She stared at me while a man might count ten. Then to my astonishment she laughed aloud. 'Who released him?' she asked.
'The magistrates,' I said. 'I suppose so. I don't know.' I had not given the matter a thought.
'Not Count Leuchtenstein?'
I started. 'So!' I muttered, staring at her in my turn. 'It must have been he. The Waldgrave said something about him. And he must have come here to tell us.'
'And you gave him my lady's message?'
'Alas! yes.'
Fraulein Max laughed again, and kept on laughing, until I grew hot all over, and could have struck her for her malice. She saw at last that I was angry, and she stopped. 'Tut! tut!' she said, 'it is nothing. But that disposes of the old man. Now for the young one. He is here?'
'Yes.'
'Then why do you not show him up?'
'She must be prepared,' I muttered.
She laughed again; this time after a different fashion. 'Oh you fools of men!' she said. 'She must be prepared? Do you think that women are made of gla.s.s and that a shock breaks them? That she will die of joy?
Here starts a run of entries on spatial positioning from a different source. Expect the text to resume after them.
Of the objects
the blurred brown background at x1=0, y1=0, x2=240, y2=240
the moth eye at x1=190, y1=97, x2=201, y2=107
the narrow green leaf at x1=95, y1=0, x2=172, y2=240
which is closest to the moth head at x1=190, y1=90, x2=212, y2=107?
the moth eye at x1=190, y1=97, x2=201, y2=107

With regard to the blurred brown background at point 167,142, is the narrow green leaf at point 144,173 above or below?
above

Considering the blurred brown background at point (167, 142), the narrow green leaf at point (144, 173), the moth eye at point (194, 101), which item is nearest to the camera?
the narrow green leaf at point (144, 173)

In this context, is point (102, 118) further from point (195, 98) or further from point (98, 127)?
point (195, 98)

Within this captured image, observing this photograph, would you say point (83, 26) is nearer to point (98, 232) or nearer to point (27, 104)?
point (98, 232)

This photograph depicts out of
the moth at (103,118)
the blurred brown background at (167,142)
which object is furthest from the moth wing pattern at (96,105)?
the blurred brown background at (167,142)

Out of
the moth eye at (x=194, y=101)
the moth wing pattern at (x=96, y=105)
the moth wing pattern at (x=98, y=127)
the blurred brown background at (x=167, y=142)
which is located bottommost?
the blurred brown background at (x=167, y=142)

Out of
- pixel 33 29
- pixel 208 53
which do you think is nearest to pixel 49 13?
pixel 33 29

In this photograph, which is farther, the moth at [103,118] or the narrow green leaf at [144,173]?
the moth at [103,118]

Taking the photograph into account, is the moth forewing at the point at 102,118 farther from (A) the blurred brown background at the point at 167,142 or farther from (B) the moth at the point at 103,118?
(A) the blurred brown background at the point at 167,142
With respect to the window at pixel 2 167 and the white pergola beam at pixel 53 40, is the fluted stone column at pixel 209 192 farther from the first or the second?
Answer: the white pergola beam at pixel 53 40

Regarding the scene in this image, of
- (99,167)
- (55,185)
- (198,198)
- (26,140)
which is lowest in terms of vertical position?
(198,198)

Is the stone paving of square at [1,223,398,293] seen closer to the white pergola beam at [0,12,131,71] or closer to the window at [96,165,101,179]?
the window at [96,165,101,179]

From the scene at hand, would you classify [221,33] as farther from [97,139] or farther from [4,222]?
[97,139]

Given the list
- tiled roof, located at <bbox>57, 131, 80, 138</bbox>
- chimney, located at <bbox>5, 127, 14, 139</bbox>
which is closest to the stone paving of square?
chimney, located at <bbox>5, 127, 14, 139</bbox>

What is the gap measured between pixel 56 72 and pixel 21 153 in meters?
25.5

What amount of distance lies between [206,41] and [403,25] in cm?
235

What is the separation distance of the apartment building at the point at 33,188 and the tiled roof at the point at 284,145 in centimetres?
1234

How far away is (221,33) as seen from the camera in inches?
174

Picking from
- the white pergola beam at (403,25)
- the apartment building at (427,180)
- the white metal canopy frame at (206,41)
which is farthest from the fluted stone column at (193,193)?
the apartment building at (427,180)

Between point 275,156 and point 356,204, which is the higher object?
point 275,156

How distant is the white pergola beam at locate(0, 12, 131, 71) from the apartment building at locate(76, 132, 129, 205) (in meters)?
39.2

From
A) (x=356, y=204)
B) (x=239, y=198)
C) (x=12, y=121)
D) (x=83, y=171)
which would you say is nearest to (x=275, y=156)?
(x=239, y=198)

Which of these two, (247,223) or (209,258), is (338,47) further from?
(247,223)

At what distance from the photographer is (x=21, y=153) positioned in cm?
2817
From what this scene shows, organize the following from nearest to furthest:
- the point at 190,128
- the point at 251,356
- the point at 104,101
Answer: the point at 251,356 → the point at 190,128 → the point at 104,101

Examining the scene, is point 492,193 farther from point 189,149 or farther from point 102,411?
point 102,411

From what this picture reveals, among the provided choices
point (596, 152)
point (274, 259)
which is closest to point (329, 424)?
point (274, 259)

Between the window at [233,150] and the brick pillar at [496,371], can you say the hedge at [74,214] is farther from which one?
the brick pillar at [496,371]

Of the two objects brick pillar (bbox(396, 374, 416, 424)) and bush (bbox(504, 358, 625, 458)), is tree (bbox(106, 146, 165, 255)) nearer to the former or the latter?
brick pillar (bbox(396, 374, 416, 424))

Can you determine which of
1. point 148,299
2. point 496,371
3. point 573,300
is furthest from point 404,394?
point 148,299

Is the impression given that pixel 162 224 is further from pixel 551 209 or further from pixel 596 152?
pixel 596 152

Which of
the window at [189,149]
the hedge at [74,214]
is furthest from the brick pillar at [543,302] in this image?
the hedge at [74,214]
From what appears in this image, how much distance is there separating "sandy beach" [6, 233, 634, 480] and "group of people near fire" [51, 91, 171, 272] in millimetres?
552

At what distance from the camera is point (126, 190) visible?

Or would have died of grief? Send him up, gaby, and I will prepare her! Send him up.'
I supposed that she knew women's ways, and I gave in to her, and sent him up; and I do not know that any harm was done. But, as a result of this, I was not present when my lady and the Waldgrave met, and I only learned by hearsay what happened.
An hour or two later, when the bustle of shrieks and questions had subsided, and the excitement caused by his return had somewhat worn itself out, Marie slipped out to me on the stairs, and sat with me in the darkness, talking. The gate of curious ironwork which guarded the house entrance was closed for the night; but the moon was up, and its light, falling through the scrollwork, lay like a pale, reedy pool at our feet. The men were at supper, the house was quiet, the city was for a little while still. Not a foot sounded on the roadway; only sometimes a skulking dog came ghost-like to the bars and sniffed, and sneaked noiselessly away.
I have said that we talked, but in truth we sat long silent, as lovers have sat these thousand years, I suppose, in such intervals of calm.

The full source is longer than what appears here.